For FEBs, local efforts snowball into broader workforce successes

During 2022, Federal Executive Boards across the country created millions of dollars in cost savings and helped raise $33.9 million for charity organizations na...

Of the nearly 2 million employees working for the federal government, about 85% are stationed outside the nation’s capital — creating the need for an effective, collaborative network among agency departments and offices nationwide.

That’s where Federal Executive Boards, or FEBs, come in. The program, founded in 1961 during the Kennedy administration, helps coordinate and communicate among agency headquarters and field offices, for events like snow days and other types of emergencies.

For Anita Spinner, the Office of Personnel Management’s director of the FEB program, the message of communication has remained consistent over the now more than six decades the program has existed.

“The boards really ensure that the senior leaders and those federal employees have a way to communicate and share information,” Spinner said in an interview with Federal News Network.

But the 28 FEBs across the country do much more than coordinate for emergency events. They also manage mentoring and training programs, Alternative Dispute Resolutions (ADRs) and support the annual federal employee charity fundraiser, the Combined Federal Campaign (CFC) — just to name a few. Each FEB operates as part of the larger network, but can also maintain specific focuses, dependent on the needs of individual communities.

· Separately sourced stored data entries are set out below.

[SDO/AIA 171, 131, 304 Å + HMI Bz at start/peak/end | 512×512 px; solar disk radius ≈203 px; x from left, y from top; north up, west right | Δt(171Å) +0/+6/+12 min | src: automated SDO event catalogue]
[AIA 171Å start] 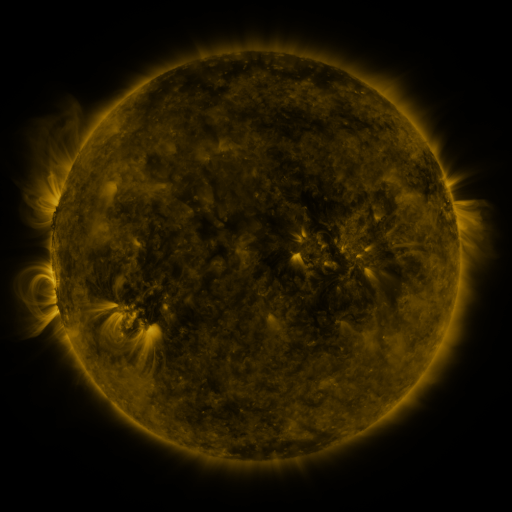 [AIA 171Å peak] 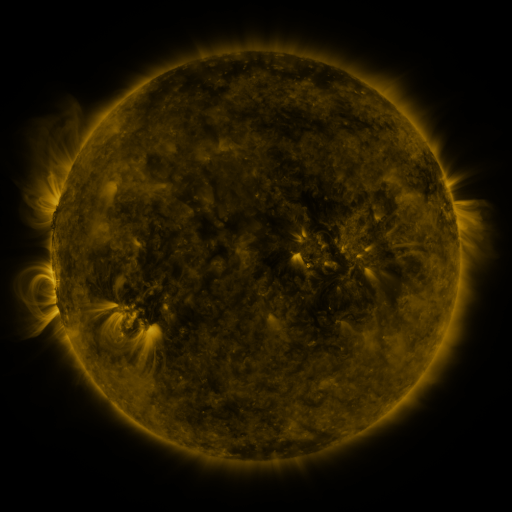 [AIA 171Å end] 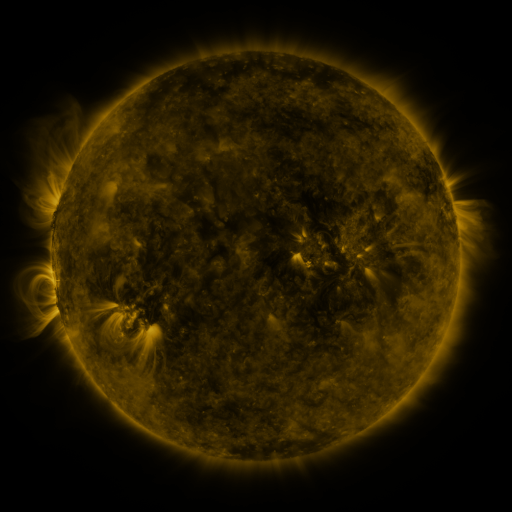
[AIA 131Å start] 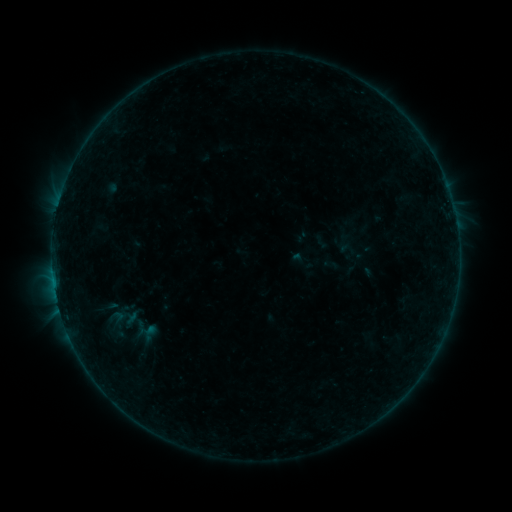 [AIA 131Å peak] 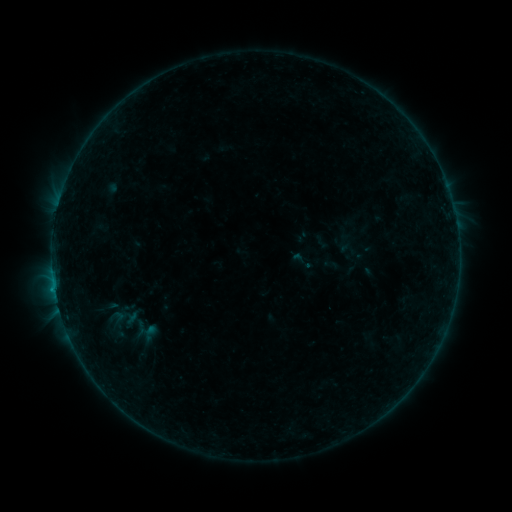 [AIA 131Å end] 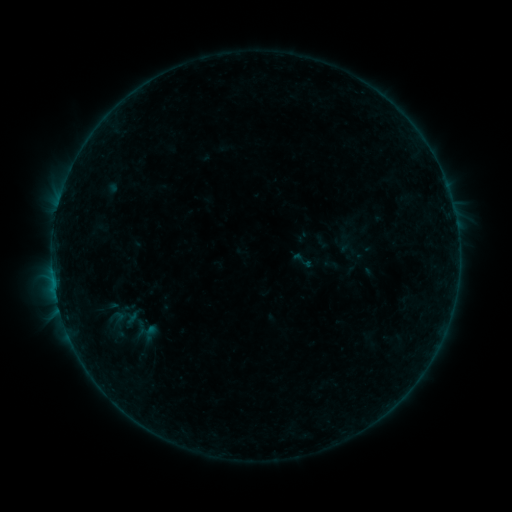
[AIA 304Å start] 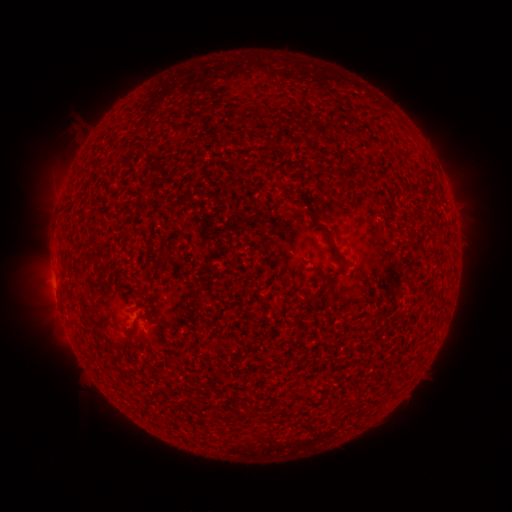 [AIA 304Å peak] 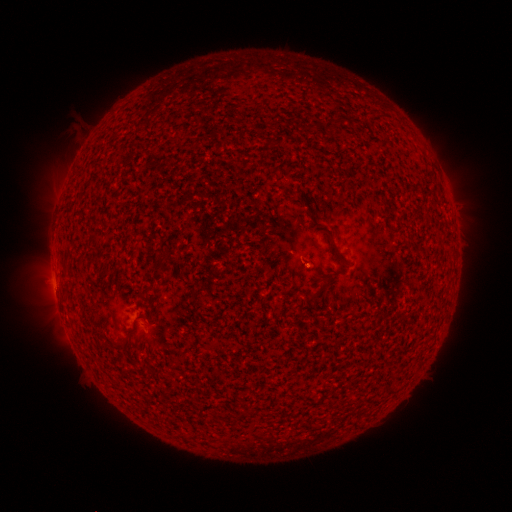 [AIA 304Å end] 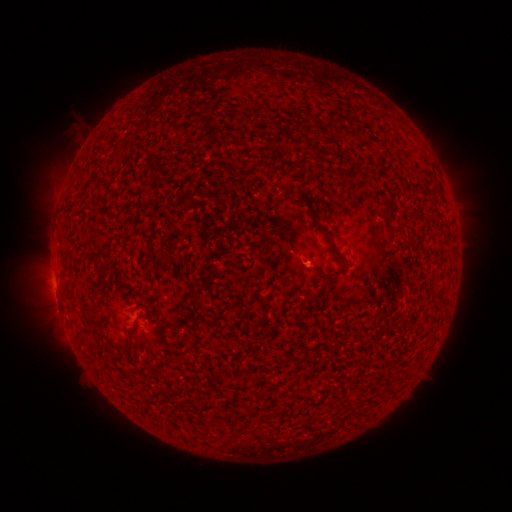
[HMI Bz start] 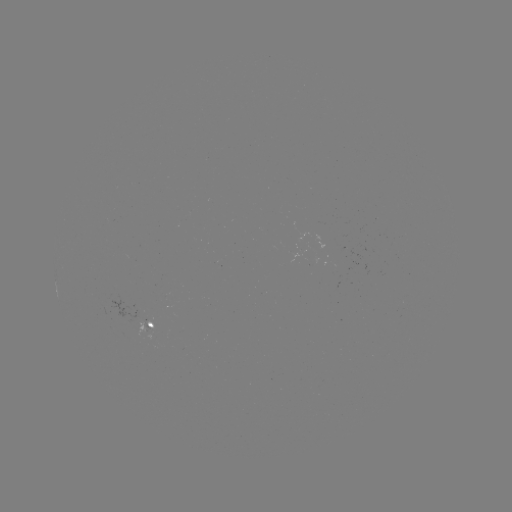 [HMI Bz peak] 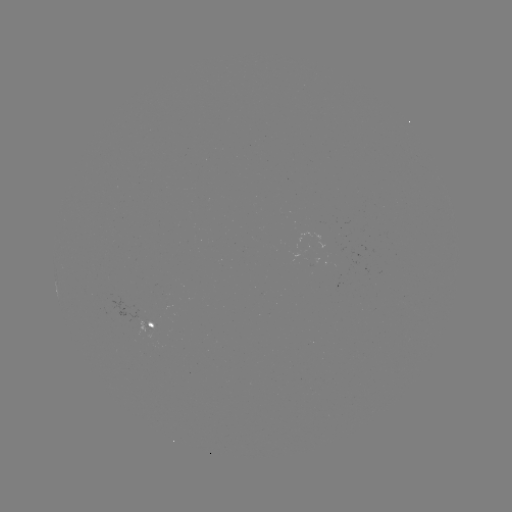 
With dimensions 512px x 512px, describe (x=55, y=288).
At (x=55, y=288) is B2.1 flare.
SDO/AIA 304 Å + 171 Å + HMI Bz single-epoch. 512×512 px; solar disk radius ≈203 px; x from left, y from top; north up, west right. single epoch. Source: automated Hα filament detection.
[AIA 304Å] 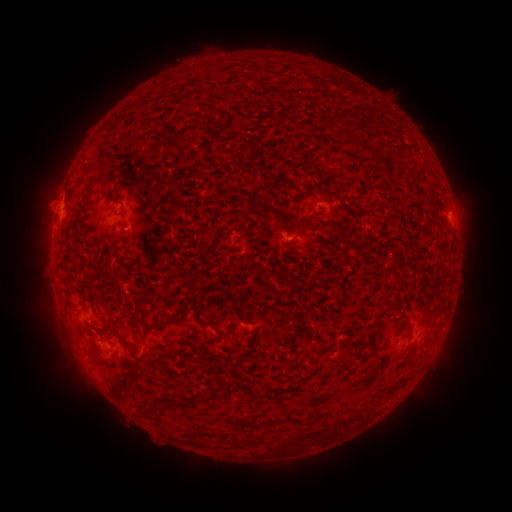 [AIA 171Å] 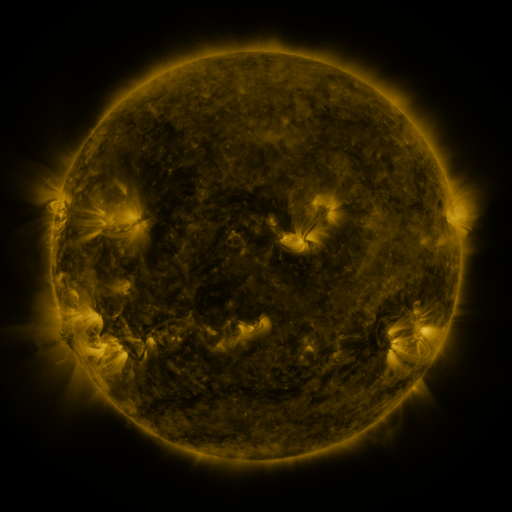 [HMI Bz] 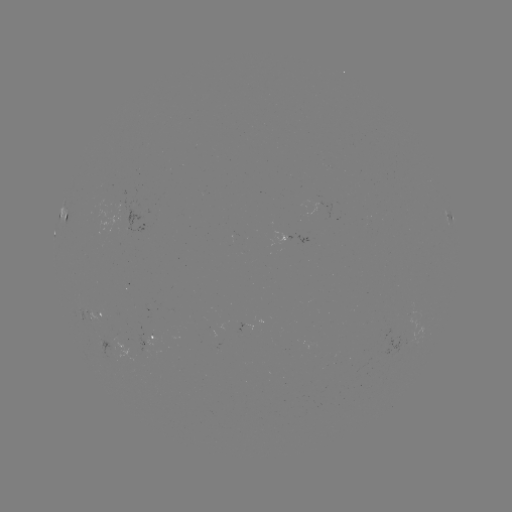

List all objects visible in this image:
filament: (189, 142)
filament: (261, 208)
filament: (108, 307)
filament: (398, 309)
filament: (160, 324)
filament: (121, 337)
filament: (335, 362)
filament: (317, 369)
filament: (214, 389)
filament: (202, 399)
filament: (174, 403)
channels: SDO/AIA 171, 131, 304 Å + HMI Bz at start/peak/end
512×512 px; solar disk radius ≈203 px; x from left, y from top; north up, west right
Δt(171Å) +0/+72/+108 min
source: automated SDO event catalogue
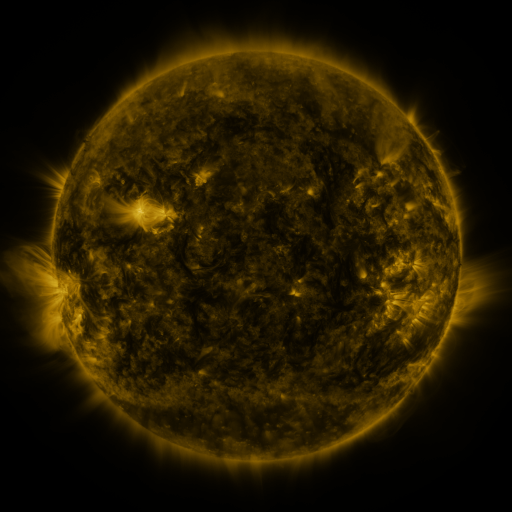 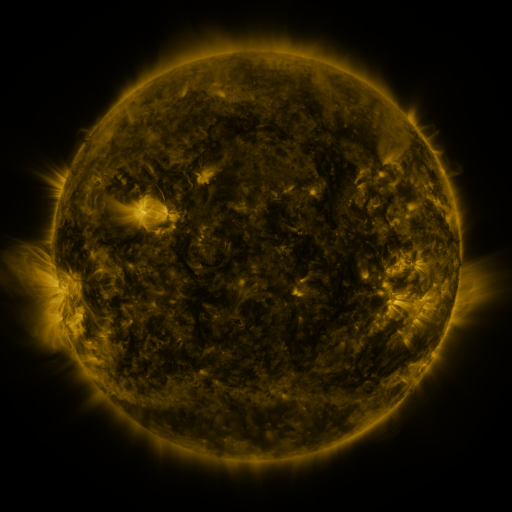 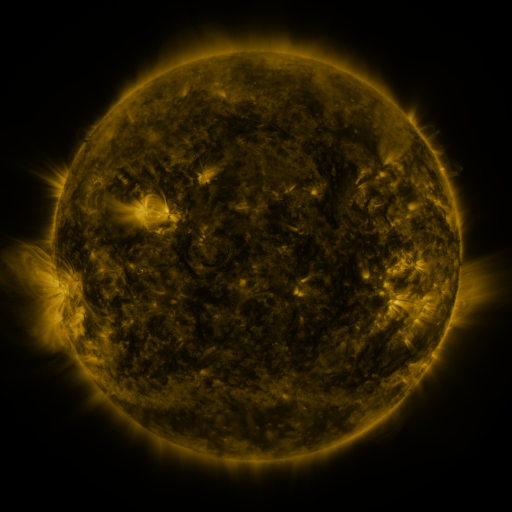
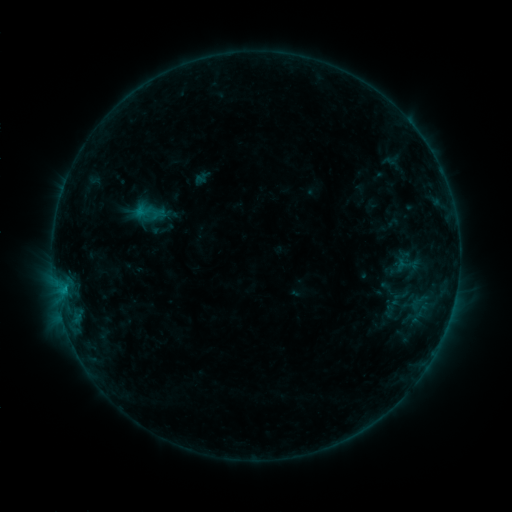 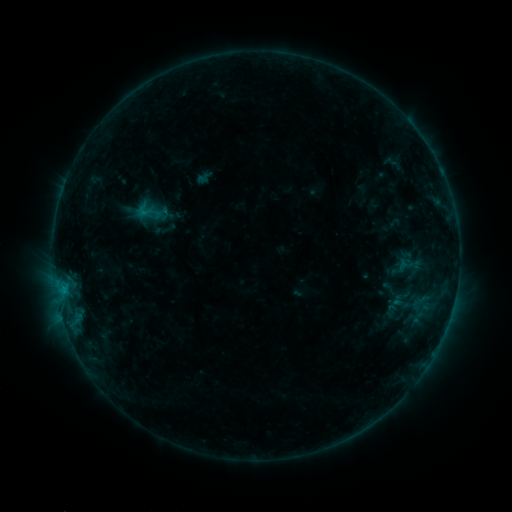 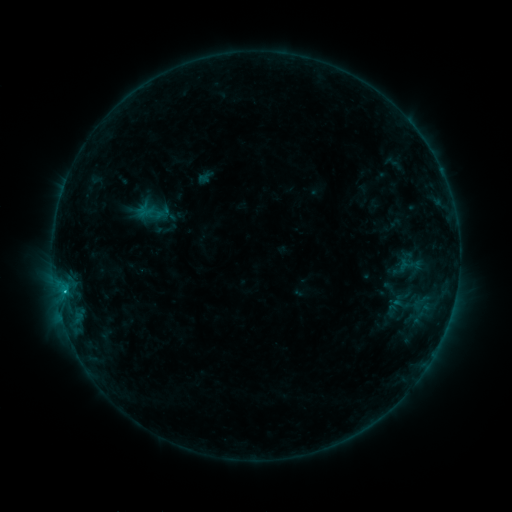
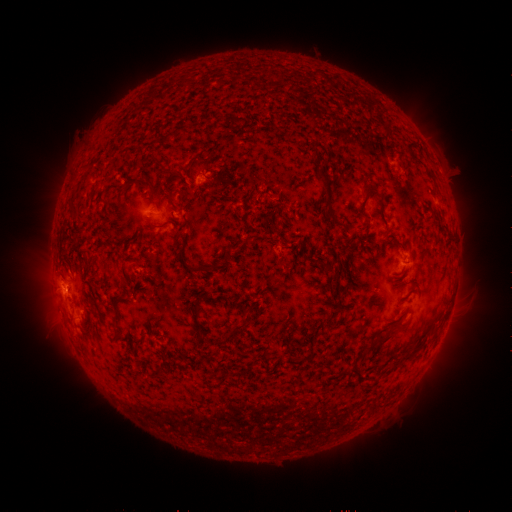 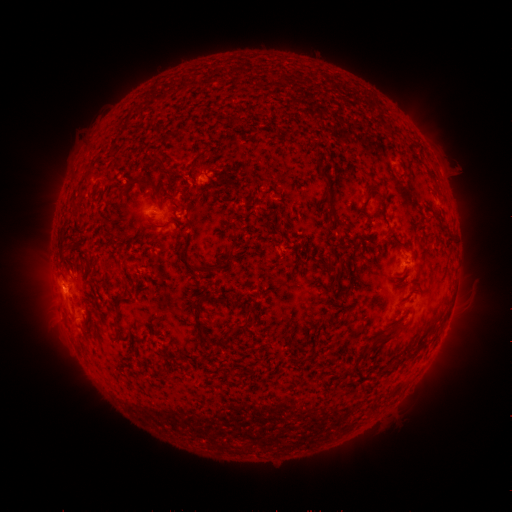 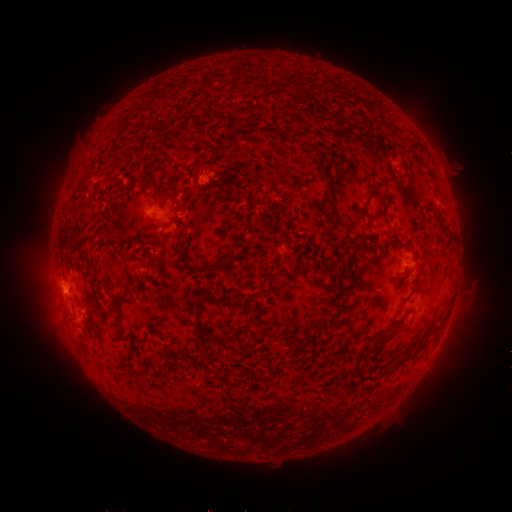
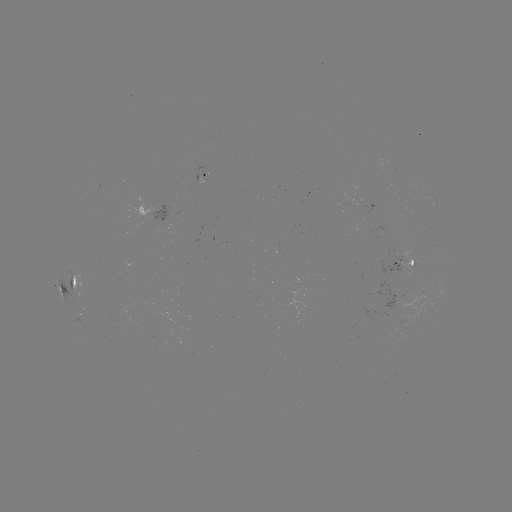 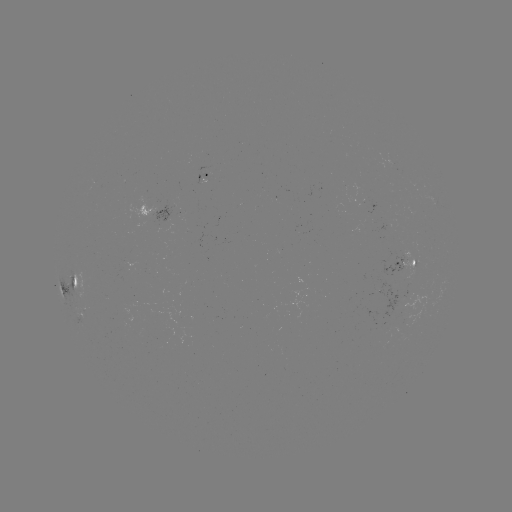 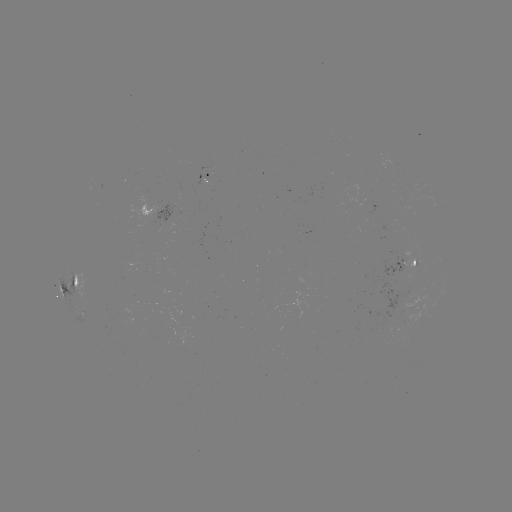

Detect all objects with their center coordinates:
emerging-flux region: (153, 219)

“That’s what I love about FEBs,” Spinner said. “We say it’s a national network of local connections. What are the needs that have been identified by the senior leaders for those respective employees?”

Over the last year, individual FEBs have focused on, for example, leadership development training, federal retirement training, hosting food and community supply drives and supporting local veteran communities, according to the latest annual report on FEBs, published in May. That’s in addition to broader tasks of assessing supporting federal workforce development, emergency preparedness and community outreach.

During 2022, FEBs provided training opportunities to 18,000 federal employees, creating a cost avoidance of over $6.6 million, the report said. Additionally, FEBs helped avoid over $9.8 million in costs to the government through FEB-sponsored ADR and shared neutrals programs, helping to settle more than 208 federal employee workplace dispute cases. FEBs also helped organize and execute the CFC for 2022, raising $33.9 million for charity organizations nationwide.

The work involved in running FEBs is currently volunteer based.

“For a 61-year-old program, because the value of FEBs has been seen nationwide, departments and agencies have volunteered to staff the program,” Spinner said.

But the Biden administration is looking to change that. In its fiscal 2023 budget, as well as the 2024 budget proposal, the White House called for “stable and permanent funding” and a clearer governance structure among OPM, the Office of Management and Budget and the General Services Administration — the three agencies that oversee the program.

The program has seen some more broadly shifting priorities in recent years, too. FEBs typically hold a forward-looking role to help coordinate efforts, but the pandemic has shifted the mindset, at least to some extent. FEBs had to work to disseminate resources and guidance throughout the pandemic, as well as now transitioning and maintaining a hybrid work environment.

“Despite maybe having to shift to virtual platforms, they’ve still been able to recognize federal employees. And that’s really our goal with everything we do — to really highlight what it means to be a true federal servant and how it can impact the nation,” Spinner said.

At its core, the FEB program is about interagency connections, Spinner said.

“Through interagency connections and working together, FEBs have been able to share resources, break down those silos and be able to help accomplish their agency missions as well,” Spinner said. “Working together, as respective agencies in those locations, has helped to achieve that.”